Cabe aqui citar Marc Bloch e Lucien Febvre que ao fundarem a “Escola dos
Annales” pretendiam tirar a história de sua velha rotina e de seu confinamento
disciplinar, pretendiam “derrubar as
velhas paredes antiquadas, os amontoados babilônicos de preconceitos, rotinas,
erros de concepção e de compreensão” ( LE GOFF, 1993:30).
Com Lucien Febvre e as novas gerações
dos “Annales” estavam instauradas as bases de uma nova historiografia, que
trazia contribuições significativas. De acordo com Febvre, aqueles que
investigam as representações, o pensamento de cada época, devem buscar “a originalidade, irredutível a qualquer a
qualquer definição a priori, de cada sistema de pensamento na sua complexidade
e nas suas mudanças” (CHARTIER, 1986:33).
Assim Febvre, Bloch, Chartier e alguns
historiadores da cultura de tendência marxista nos mostram como é necessário
buscar a precisão e o rigor das categorias que trabalhamos na análise da
histórica. Acreditamos que um debate, entre as tendências marxistas e as demais
tendências da historiografia contemporânea, contribuirá significativamente para
pensar a história da educação brasileira e, especialmente, a importância da
escola pública nessa história.
Por isso, estamos desenvolvendo um trabalho de pesquisa que tem como
finalidade estudar as seguintes categorias teóricas: ideologia, mentalidade e
representações sociais, buscando compreender com maior precisão essas
categorias que consideramos imprescindíveis à análise da história da educação.
Apresentamos neste texto algumas reflexões preliminares a respeito dessas
categorias e sua importância para a história da educação.
Consideramos a educação uma prática social e histórica, que
produz representações, ideologias, imagens e valores que são internalizadas no
processo educativo, por isso precisamos explicitar epistemologicamente essas
categorias, no sentido de compreender mais profundamente as práticas e
processos educacionais. Acreditamos ser necessário saber: quais são as
diferenças entre os termos mentalidade, ideologia e representação social?

(INSTRUÇÃO DADA)
Por favor, dê seguimento ao texto sobre ideologia, mentalidade e representações sociais na história da educação, começando logo após a última frase. Os dados não têm relação alguma com o texto.

(DADOS FORNECIDOS)
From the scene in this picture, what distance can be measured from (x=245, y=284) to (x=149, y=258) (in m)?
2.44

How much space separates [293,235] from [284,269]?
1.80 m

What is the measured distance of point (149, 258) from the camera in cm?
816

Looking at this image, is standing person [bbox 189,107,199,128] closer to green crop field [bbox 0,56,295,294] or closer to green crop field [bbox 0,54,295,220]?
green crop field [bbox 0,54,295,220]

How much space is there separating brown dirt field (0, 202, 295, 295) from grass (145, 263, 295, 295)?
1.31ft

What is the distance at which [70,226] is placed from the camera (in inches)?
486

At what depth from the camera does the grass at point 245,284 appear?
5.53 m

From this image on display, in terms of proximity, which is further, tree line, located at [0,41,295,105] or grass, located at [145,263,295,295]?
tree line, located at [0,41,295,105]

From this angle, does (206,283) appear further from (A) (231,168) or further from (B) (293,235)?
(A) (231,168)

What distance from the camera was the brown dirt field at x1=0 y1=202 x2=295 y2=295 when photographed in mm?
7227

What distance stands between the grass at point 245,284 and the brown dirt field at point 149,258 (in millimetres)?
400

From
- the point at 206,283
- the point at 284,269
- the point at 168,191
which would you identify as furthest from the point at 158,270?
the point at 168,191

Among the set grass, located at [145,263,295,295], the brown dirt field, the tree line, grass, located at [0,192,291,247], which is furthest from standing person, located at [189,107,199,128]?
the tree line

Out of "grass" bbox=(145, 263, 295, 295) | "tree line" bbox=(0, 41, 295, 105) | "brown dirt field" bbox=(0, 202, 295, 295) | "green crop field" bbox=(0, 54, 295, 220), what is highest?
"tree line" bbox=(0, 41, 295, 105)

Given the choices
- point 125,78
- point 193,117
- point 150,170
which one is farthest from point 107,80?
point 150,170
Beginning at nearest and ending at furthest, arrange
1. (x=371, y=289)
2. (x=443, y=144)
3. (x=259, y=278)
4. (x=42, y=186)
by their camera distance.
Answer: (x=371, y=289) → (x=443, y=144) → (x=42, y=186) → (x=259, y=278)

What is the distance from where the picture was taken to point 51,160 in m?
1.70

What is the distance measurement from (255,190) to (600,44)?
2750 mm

(RESPOSTA ESCRITA)
Podemos entrelaçar essas três categorias na historiografia da educação? Essas
categorias são também utilizadas na sociologia, na política e na psicologia
social, sendo assim, seria possível uma abordagem interdisciplinar? A historiografia
da educação brasileira priorizou alguma dessas categorias? São perguntas que
precisam ser respondidas se queremos fazer um trabalho rigoroso na pesquisa
histórica da educação brasileira.
HISTÓRIA E
MENTALIDADE
Estudamos a categoria mentalidade de
acordo com a perspectiva de Michel Vovelle. Este autor se classifica como sendo
um historiador marxista das mentalidades. Elaborou estudos a respeito das
atitudes coletivas perante a morte, fatos relativos a história religiosa e
outros temas culturais. Segundo Vovelle, o conceito de mentalidade é
fundamental para o estudo da história cultural. Considera esse conceito mais
amplo que o de ideologia, porque se refere ao que não é aparente, ao “não
significante”, ou seja, “a força de inércia das estruturas mentais”
(Vovelle M., 1991:19). Para Vovelle (1991), a história cultural das
mentalidades é:
“O estudo das mediações e da relação dialética entre, de um
lado, as condições objetivas d vida dos homens e, de outro, a maneira como eles
a narram e mesmo como a vivem. A esse nível, as contradições se diluem entre
dois esquemas conceituais, cujos aspectos contrastamos: ideologia de uma parte,
mentalidade de outra. O estudo das mentalidades, longe de ser um empreendimento
mistificador, torna-se um limite, um alargamento essencial no campo da
pesquisa. Não com um território estrangeiro, exótico, mas como prolongamento
natural e a ponta fina de toda história social”. (Vovelle M., 1991:24-25)
Vovelle une o mental e o social, a
subjetividade e a objetividade. Busca mediações complexas entre a vida real dos
homens e as suas representações. Pretende não fazer um uso reducionista da
teoria marxista, ou seja, explicar os fenômenos culturais através da
determinação absoluta pelo econômico. Vovelle nos faz pensar sobre a relação
entre as produções mentais e os seus vínculos com a realidade sócio-econômica.
Será que o mundo cultural é determinado pela realidade sócio-econômica? Como
devemos interpretar atitudes, as representações e os comportamentos coletivos
que surgem num determinada época histórica?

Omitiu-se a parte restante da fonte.